Natasha stared. Her eyes were pooled in the hollows of shadows, the sockets keeping them dark. He couldn't see it, but her silence told him what she felt; after all this, his resolve hadn't wavered? How? Why?
And Bucky didn't think he could explain it. It wasn't something- normal. Wasn't something he could give a concrete reason for. But there was a part of him that loved the rhythm of gunshots and weight of the knife; there was a part of him that might very well be broken.
There are no explanations, he did not say, for something like this. What I can do, what I cannot do; that is mine. There are no words I owe you for this.
"Okay," she said finally. "Okay, Bucky. We'll look for a base tomorrow. If you think you're ready- we'll do it, alright?"
…
"That was easy," he remarked in an undertone to Natasha.
And it had been; she had held Stephanie through the entire mission, sitting on a bluff two miles from the base while Bucky raided it below. There were no calling cards left there, and no mercy shown, either- the Hydra supporters were killed, and it was a kinder death than they were owed, according to Natasha.
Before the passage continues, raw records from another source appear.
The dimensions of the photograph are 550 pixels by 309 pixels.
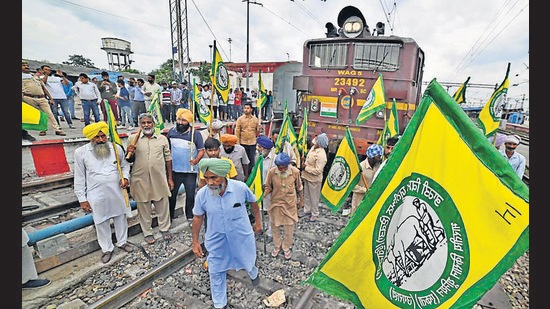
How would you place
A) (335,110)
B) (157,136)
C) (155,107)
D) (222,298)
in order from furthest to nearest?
(335,110) < (155,107) < (157,136) < (222,298)

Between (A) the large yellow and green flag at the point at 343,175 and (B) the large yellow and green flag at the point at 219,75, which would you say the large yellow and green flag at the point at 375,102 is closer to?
(A) the large yellow and green flag at the point at 343,175

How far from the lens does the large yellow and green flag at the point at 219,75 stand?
4441 mm

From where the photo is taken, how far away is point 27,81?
21.8ft

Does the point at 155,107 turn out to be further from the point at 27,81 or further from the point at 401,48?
the point at 401,48

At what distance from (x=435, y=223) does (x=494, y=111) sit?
17.8 ft

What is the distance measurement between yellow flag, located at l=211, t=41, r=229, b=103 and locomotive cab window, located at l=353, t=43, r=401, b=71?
375 cm

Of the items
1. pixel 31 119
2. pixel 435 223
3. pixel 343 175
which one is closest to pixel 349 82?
pixel 343 175

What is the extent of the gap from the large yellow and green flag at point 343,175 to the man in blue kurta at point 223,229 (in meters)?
2.10

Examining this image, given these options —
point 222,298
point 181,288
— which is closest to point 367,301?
point 222,298

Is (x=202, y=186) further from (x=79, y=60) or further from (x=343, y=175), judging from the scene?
(x=79, y=60)

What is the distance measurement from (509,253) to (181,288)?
325cm

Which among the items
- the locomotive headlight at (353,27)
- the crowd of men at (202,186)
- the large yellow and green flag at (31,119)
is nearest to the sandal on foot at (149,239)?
the crowd of men at (202,186)

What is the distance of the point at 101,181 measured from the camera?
363 centimetres

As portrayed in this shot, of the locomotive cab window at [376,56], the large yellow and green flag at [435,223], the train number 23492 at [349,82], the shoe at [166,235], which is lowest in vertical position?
the shoe at [166,235]
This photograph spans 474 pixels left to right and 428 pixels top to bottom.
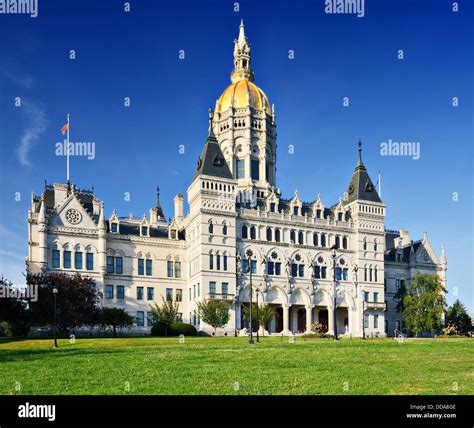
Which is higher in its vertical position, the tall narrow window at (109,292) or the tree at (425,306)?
the tall narrow window at (109,292)

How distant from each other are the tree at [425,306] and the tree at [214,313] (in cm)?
2798

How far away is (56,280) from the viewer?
55438mm

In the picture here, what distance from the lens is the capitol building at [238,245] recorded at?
6706cm

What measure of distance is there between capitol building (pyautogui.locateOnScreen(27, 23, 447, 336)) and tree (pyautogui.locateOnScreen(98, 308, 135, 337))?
588 cm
Bucky walked out ten minutes ahead of schedule, and the place imploded on itself with bombs he'd found inside, carrying a sizeable chunk of surveillance technology and information.
"It was," she told him. "But they weren't expecting us. And if we go for more people, then-"
He yawned. "Bigger bases, you mean?"
She nodded. Stephanie was a warm, heavy weight in her arms. God- what a cheerful, uncomplicated life she had; how much Natasha wanted her greatest worry to be something less pressing than food or sleep. "Yeah. We'll need both of us, Bucky. Which means either waiting for a decade while Stephanie grows old enough to stay home alone safely, or finding a babysitter." She sent a dry look at him. "I'm leaning towards the babysitter side, in all honesty."
"I can see why," he said.
"Do you agree?"
Bucky hesitated. Then- "Yeah. But, it's just, who?"
There was dried blood on his right eyebrow, she realized fondly. And they were having a conversation on babysitters like a true married couple; oh, Ivan, she thought, if you could see me now. Destroying what I was brought to love. Loving when I was never supposed to know how- that was the problem, don't you see?
You cannot ask me to love a country, and not love a man.
You cannot teach me to love, and then tell me whom to love; the heart is fickle, Ivan. The heart is so very fickle. I love him now, yes, but I will not make any vows for eternity. Forever is so very long. I might grow- but I know that I will always carry the ghosts of that love, just as I did for you, for Russia; the difference is this: I might forgive him. But I cannot forgive you.
…
"I was thinking," Natasha said, hesitantly, "your sister."